Stored items:
- Opening Delimiter -
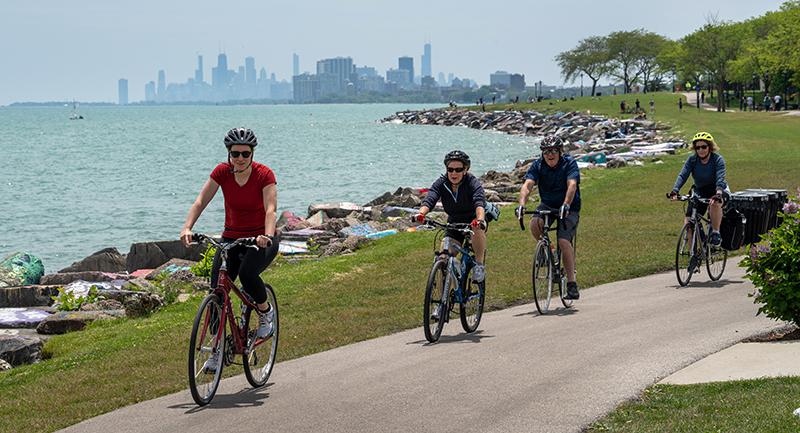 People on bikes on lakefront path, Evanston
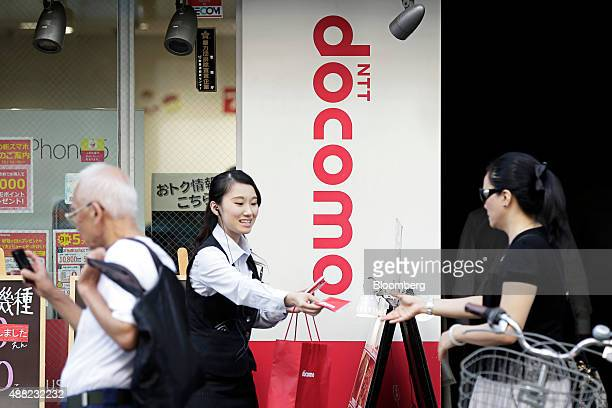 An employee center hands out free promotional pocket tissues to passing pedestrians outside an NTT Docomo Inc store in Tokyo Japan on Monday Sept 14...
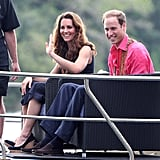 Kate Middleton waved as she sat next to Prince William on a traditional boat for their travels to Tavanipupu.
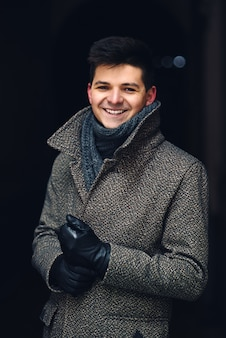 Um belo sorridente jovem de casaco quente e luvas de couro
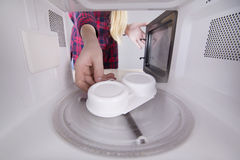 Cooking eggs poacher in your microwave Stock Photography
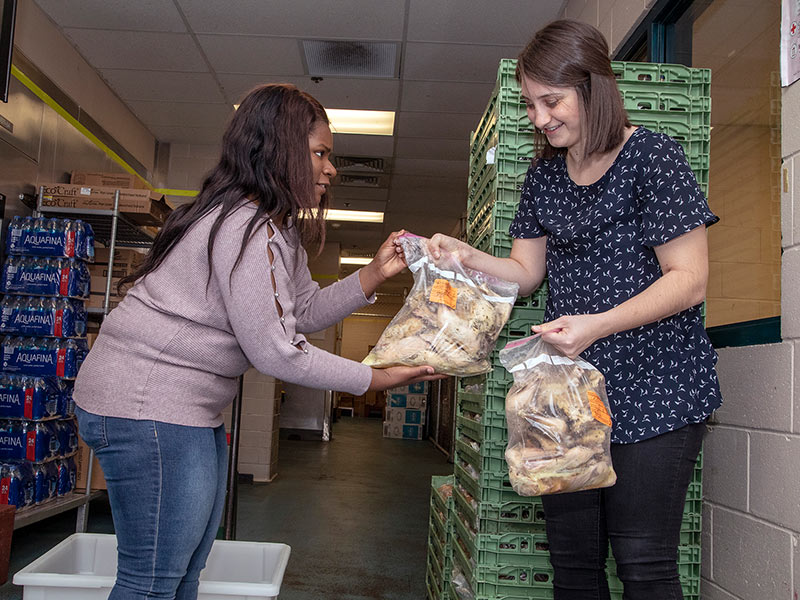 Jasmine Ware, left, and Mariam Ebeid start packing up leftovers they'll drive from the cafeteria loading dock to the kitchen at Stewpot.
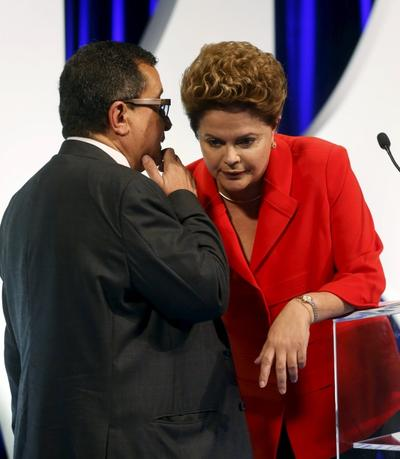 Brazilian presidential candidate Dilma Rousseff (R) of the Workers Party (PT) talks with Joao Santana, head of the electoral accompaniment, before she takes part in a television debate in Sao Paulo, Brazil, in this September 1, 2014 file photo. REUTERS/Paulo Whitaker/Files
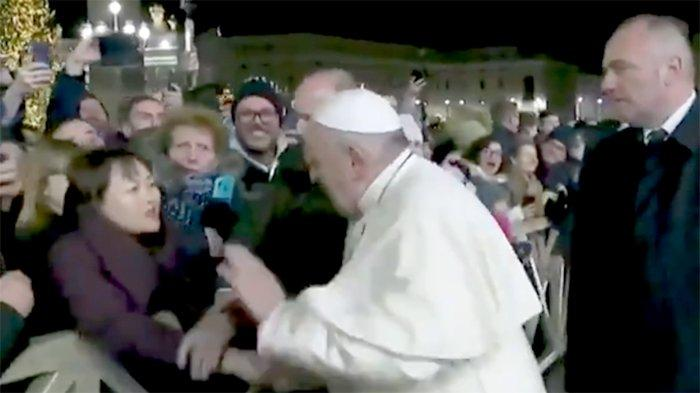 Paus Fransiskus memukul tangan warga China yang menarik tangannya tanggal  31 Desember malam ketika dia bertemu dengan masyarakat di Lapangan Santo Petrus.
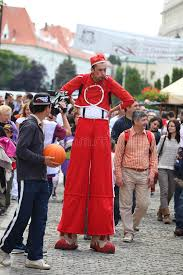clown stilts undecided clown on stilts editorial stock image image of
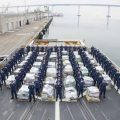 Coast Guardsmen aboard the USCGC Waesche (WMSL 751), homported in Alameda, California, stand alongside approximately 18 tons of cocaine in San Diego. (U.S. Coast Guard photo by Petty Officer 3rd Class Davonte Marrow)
- Closing Delimiter -
* [Assigned task]: Restate the lines above from the one containing "Um belo sorridente" through the one containing "Jasmine Ware, left, and", inclusive, exactly and without pictures.

* [Response to this task]:
 Um belo sorridente jovem de casaco quente e luvas de couro
 Cooking eggs poacher in your microwave Stock Photography
 Jasmine Ware, left, and Mariam Ebeid start packing up leftovers they'll drive from the cafeteria loading dock to the kitchen at Stewpot.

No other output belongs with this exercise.